Ever since doctors helped kill George Washington by bleeding him as a "cure," Americans have looked outside mainstream medicine to maintain their health.
And as authors David and Elizabeth Armstrong point out in "The Great American Medicine Show" (Prentice Hall, $18), when it comes to health fads, there is little new under the sun.
Health evangelists such as Sylvester Graham were pushing bran and fiber before the Civil War. Graham crackers began as a miracle health food. So did peanut butter.
Granola was a hundred years old and largely forgotten when it was revived by the 1960s counterculture.
"Kellogg cereals started out as a small religious health-food firm" affiliated with the Seventh-day Adventist Church, David Armstrong pointed out in a recent visit to Seattle.
Vegetarianism, enthusiasm for exercise, and wars on drugs and alcohol have come and gone like the seasons throughout American history, as have notions of how fat or thin Americans should be.
Illness has been repeatedly tied to sin, diet, poor character, sex (especially masturbation), pessimistic attitudes, and the misalignment of everything from the spine to body fluids.
Billions of dollars have been earned, the Armstrongs point out, in offering alternative remedies ranging from health food to patent medicines to today's vitamins. Supermarket cough syrups laden with alcohol copy a key ingredient present in nostrums over the last 150 years.
Another popular 19th century patent medicine was Dr. Mile's Compound Extract of Tomato. Today it is known as ketchup. (A couple of generations before, tomatoes were believed to be poisonous.)
Pssst! Wanna get rich? Look for such trends to return, or rather increase. Today, Americans spend an estimated $2 billion a year on anti-aging compounds such as skin creams despite government warnings there is little evidence they help. We spend more on health in general than any country in the world.
"These are usually middle-class and upper-middle-class phenomena," Mr. Armstrong said of health crazes. "The baby-boomers remember the alternative remedies of the '60s and they're now approaching middle age. That may refuel interest in all this."
The author said he is not so much disturbed by the American fascination with health alternatives as fascinated by it. Mr. Armstrong, a writer and critic at the San Francisco Examiner (his wife is a historian), himself jogs and is careful about what he eats.
But that doesn't stop him from being amused by our pursuit of healthiness. Americans, it appears, are game for just about anything, from wrapping themselves in wet sheets (hydropathy) to cracking spines (osteopathy) to zapping themselves with electricity when it was a newfangled phenomena.

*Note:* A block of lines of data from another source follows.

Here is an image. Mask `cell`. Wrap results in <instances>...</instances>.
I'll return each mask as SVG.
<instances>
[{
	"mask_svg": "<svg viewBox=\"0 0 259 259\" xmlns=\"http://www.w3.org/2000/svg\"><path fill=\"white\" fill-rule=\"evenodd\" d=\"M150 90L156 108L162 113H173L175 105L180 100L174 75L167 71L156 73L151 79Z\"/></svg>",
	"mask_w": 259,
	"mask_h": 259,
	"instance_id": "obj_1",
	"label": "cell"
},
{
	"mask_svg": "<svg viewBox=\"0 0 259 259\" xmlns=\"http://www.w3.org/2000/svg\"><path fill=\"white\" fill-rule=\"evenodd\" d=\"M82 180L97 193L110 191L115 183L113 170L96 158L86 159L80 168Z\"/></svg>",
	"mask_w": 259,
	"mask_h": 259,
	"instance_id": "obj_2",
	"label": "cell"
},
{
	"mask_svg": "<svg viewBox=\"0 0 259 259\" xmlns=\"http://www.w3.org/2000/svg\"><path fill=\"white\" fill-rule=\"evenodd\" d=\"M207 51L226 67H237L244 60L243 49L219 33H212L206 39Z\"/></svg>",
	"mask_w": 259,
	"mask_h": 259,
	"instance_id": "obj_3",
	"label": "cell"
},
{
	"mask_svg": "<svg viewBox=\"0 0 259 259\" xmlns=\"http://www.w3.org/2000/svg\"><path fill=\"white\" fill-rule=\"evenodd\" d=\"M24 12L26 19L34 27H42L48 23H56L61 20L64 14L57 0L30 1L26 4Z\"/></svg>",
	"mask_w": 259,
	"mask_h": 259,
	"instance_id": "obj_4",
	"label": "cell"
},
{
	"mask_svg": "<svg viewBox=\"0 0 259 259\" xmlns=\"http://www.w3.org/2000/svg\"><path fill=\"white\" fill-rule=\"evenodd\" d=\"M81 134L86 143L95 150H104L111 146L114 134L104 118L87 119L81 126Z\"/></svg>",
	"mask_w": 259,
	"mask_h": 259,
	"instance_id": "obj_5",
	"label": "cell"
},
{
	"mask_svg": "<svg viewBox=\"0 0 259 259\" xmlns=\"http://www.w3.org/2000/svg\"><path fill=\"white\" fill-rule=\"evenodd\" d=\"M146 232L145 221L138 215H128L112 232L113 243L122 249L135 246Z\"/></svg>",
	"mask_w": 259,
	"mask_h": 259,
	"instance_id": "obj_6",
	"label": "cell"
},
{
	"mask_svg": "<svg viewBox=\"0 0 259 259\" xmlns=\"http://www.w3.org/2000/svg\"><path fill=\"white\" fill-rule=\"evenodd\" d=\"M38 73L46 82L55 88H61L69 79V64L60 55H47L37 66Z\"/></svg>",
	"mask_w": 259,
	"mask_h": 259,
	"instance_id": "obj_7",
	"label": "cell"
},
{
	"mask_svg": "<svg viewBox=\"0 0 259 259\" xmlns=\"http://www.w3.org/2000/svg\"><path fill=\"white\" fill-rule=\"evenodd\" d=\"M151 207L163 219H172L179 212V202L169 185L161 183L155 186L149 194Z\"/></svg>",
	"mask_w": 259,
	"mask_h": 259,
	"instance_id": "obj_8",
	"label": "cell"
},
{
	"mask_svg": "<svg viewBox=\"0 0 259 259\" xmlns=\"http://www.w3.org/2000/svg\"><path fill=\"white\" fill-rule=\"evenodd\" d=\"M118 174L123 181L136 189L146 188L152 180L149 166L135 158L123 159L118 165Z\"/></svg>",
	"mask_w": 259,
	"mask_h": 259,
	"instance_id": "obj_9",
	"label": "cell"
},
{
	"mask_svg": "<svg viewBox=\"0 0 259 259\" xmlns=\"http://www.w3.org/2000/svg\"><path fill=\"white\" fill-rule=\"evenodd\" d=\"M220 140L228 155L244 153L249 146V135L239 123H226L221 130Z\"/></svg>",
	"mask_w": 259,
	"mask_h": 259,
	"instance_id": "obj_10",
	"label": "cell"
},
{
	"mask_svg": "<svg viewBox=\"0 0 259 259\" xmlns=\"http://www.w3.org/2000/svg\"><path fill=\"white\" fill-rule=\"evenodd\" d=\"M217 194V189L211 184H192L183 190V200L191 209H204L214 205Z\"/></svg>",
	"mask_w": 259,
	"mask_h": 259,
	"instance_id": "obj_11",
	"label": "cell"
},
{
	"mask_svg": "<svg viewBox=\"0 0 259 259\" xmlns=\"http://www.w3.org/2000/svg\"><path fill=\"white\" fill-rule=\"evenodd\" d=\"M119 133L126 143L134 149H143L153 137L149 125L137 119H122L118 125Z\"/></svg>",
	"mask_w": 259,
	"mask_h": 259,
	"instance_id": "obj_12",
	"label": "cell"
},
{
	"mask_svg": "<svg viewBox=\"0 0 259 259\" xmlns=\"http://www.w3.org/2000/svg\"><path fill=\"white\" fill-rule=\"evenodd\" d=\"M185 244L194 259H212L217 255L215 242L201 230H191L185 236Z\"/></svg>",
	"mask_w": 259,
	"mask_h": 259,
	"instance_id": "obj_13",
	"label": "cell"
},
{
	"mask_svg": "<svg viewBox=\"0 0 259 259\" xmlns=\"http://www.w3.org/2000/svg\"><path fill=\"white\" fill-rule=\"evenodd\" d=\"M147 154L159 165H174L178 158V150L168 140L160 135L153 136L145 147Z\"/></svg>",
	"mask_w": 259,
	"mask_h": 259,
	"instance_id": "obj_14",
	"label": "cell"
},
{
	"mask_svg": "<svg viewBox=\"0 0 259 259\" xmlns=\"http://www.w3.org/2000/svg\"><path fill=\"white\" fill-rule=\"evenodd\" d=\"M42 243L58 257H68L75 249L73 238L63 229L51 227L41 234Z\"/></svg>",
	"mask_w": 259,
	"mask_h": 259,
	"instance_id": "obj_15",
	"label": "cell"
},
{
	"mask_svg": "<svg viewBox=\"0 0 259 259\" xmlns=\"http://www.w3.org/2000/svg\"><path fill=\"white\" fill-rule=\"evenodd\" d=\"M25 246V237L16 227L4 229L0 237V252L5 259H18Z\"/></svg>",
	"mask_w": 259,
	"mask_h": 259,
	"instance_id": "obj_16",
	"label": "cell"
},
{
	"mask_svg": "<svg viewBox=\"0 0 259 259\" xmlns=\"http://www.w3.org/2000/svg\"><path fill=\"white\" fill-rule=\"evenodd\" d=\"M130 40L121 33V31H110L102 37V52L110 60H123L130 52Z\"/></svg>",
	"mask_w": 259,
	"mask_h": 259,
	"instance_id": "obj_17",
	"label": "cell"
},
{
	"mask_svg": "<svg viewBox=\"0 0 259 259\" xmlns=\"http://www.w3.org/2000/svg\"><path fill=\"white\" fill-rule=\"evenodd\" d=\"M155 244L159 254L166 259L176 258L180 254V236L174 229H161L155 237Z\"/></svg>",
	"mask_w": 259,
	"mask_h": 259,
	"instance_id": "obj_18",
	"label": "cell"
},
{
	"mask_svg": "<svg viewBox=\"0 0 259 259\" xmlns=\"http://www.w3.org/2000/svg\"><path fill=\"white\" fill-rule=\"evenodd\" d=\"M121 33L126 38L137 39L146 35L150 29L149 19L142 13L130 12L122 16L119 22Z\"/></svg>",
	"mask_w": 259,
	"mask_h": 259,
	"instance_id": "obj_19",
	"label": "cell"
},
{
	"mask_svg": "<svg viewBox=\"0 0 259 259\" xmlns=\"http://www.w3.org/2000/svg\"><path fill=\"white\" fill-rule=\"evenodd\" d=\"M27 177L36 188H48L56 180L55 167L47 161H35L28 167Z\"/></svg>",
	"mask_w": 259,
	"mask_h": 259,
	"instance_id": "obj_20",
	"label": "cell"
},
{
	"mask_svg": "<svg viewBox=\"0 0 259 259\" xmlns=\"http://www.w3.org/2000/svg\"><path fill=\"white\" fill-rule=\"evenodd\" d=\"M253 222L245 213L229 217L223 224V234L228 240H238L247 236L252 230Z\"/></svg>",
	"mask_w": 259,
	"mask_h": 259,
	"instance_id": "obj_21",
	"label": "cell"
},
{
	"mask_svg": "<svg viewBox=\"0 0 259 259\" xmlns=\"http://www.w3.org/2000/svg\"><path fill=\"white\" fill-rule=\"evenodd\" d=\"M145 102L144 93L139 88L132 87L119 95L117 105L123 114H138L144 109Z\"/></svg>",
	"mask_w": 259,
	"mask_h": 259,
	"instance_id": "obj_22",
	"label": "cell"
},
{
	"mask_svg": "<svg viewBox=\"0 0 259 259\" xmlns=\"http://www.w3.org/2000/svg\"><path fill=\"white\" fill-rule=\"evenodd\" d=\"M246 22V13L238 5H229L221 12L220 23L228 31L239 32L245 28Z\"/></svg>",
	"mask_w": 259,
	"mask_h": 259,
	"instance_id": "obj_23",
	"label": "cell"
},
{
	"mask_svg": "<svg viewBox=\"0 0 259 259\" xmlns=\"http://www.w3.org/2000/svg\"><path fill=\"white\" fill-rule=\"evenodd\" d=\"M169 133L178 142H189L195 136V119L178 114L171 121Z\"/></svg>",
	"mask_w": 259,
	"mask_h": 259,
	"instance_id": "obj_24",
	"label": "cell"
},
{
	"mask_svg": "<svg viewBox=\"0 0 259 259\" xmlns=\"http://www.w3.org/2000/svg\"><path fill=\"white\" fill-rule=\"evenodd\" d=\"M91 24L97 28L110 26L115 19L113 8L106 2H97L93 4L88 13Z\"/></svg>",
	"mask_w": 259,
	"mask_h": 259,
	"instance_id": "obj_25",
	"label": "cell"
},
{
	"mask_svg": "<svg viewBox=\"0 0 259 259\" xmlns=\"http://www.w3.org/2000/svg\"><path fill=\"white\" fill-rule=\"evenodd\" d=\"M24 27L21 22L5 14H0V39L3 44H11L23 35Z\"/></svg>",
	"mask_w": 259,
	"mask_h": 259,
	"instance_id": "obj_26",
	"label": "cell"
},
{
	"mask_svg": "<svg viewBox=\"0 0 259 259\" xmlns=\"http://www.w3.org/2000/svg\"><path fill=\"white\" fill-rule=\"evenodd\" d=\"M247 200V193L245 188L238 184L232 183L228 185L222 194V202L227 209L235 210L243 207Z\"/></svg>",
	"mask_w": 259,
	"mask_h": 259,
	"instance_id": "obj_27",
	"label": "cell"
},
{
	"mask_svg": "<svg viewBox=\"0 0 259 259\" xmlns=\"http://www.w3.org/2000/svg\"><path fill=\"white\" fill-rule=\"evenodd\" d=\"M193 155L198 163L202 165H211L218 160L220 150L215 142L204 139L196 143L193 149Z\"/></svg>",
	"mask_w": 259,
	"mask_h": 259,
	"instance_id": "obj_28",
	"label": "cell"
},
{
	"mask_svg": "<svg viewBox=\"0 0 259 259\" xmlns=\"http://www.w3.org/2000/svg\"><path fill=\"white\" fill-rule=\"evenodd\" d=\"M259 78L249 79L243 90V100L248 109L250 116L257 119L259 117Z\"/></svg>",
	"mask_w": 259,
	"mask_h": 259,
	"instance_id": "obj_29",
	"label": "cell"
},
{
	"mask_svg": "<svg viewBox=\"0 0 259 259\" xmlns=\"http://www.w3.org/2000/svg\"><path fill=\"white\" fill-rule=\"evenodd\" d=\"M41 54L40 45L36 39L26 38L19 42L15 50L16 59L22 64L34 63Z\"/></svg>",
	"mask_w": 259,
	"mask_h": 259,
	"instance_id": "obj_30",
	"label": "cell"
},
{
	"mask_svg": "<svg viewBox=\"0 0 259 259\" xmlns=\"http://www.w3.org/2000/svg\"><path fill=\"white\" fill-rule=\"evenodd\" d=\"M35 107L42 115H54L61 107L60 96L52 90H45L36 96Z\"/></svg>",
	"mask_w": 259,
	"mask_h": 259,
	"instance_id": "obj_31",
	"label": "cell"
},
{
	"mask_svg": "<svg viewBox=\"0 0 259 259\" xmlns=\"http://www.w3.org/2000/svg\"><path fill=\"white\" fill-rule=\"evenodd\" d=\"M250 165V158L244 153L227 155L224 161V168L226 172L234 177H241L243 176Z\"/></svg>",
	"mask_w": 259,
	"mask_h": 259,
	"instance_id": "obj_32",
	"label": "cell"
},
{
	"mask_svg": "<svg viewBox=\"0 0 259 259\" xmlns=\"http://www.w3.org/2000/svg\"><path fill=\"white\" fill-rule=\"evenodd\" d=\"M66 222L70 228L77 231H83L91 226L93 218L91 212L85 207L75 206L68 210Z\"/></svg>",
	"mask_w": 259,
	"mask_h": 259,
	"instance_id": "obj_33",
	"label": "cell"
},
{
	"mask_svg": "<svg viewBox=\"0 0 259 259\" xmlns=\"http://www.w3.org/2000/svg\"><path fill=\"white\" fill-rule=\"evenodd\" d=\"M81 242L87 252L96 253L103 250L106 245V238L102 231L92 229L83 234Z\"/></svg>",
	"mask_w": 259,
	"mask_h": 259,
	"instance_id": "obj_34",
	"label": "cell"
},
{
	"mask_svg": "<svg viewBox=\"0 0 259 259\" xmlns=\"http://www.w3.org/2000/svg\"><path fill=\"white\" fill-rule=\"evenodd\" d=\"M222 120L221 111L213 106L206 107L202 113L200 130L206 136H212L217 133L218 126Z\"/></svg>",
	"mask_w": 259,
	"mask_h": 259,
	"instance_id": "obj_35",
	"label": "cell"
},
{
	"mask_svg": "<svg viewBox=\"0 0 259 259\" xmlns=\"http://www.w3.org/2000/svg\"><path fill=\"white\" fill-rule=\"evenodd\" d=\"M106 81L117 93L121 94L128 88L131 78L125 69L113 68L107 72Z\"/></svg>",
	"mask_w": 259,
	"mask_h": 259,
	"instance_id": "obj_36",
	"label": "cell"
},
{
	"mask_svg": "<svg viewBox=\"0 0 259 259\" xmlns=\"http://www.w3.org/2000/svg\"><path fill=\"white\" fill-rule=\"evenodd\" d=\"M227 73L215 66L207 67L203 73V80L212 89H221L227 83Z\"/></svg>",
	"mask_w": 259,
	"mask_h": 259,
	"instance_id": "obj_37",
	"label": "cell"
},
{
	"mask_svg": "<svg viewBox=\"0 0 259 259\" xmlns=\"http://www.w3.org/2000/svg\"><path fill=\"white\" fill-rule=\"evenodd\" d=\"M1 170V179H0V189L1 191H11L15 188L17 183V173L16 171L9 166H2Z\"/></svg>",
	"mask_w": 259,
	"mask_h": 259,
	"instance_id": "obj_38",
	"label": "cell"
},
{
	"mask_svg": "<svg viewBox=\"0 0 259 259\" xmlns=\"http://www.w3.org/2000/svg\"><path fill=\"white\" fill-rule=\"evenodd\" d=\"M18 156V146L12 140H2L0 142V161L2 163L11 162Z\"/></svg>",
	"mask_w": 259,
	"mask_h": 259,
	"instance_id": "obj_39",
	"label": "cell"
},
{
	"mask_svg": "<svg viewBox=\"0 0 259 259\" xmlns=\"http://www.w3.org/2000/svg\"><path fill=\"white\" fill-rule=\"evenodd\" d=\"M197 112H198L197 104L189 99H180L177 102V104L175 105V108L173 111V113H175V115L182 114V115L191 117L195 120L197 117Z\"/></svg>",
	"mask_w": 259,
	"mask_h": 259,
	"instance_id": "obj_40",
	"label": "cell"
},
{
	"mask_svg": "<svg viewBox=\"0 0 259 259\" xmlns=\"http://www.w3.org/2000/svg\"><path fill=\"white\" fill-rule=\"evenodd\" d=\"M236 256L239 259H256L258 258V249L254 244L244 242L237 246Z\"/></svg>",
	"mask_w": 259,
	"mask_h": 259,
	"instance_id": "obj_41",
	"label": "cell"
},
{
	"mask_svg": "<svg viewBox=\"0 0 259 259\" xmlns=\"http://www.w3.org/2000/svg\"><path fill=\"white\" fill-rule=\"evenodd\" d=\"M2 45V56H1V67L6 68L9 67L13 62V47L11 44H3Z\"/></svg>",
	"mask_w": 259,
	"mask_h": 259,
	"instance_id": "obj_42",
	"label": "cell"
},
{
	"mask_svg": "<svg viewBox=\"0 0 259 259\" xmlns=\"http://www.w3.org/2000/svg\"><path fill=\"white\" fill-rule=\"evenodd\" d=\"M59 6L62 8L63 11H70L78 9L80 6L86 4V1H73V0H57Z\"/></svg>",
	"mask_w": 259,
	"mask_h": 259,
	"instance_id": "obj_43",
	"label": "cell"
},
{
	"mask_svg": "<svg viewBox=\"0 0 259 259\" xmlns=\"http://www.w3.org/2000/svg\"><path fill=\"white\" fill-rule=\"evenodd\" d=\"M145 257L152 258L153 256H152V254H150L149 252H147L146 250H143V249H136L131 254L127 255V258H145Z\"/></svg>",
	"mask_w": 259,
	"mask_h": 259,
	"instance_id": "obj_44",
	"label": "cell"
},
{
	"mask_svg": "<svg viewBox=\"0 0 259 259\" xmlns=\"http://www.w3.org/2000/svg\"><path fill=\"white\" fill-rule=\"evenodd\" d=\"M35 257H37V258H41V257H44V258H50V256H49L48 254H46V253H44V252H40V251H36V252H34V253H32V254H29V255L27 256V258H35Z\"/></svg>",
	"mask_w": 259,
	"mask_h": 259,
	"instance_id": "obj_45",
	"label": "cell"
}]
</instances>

The book's weakness is that it treats each fad as a separate episode and chapter without trying to pull it all together with conclusions about the American character. But when interviewed, Armstrong said such conclusions are plain.
"People want shortcuts," he said.
The book notes that it is only in the last century that conventional doctors have had strict training and professional standards. Their 18th- and 19th-century predecessors inflicted patients with bleeding, leeches, blistering plasters, purges that caused dehydration, mercury-laden medicines that were poisonous, and so on.
At the same time, the common diet was wretched, alcohol consumption was enormous, bathing was rare, clothing and beds were often vermin-infested, streets were filthy with manure and mud, and food preservation and water quality was poor. Women were cinched into corsets and straps that could weigh as much as 15 pounds, and men smoked like chimneys. Life expectancy averaged just over 40 years when the nation was founded.
People who preached alternatives found a ready audience. And inevitably, the search for health improvement was answered with showmanship.
"Americans take an idea, thrust it into a commercial context, and then make it into entertainment," Mr. Armstrong said. "Americans like the whole idea of starting over and reinventing yourself."
Many American health gurus were charismatic and, in many ways, fundamentally correct. "They were also eccentric," the author said. "What makes them funny is they're so extreme." Some examples:
In 1837, Boston bakers created a near-riot when meeting to oppose the radical preaching of Sylvester Graham that they put bran back into white bread, which had proven to be a big seller. White bread stayed, so Graham later invented a grainy, tasteless cracker that bears his name. It was refined and sugared after his death into the product we know today. Graham also urged consumption of fruits and vegetables and lectured against tobacco, alcohol, coffee, spices, meat and sex. He died at 57 after a lifetime of ill health.
Seventh-day Adventist founder Ellen White established a health sanitarium that shunned drugs at Battle Creek, Mich., and hired a doctor named John Harvey Kellogg as chief physician. Kellogg invented the corn flake as a breakfast health food, but it sold poorly until an advertising genius named C.W. Post promoted a copy-cat product that was first called Elijah's Manna and then changed to Post Toasties. When Kellogg's younger brother added some sugar to the cardboard-tasting flakes, sales soared for Kellogg as well.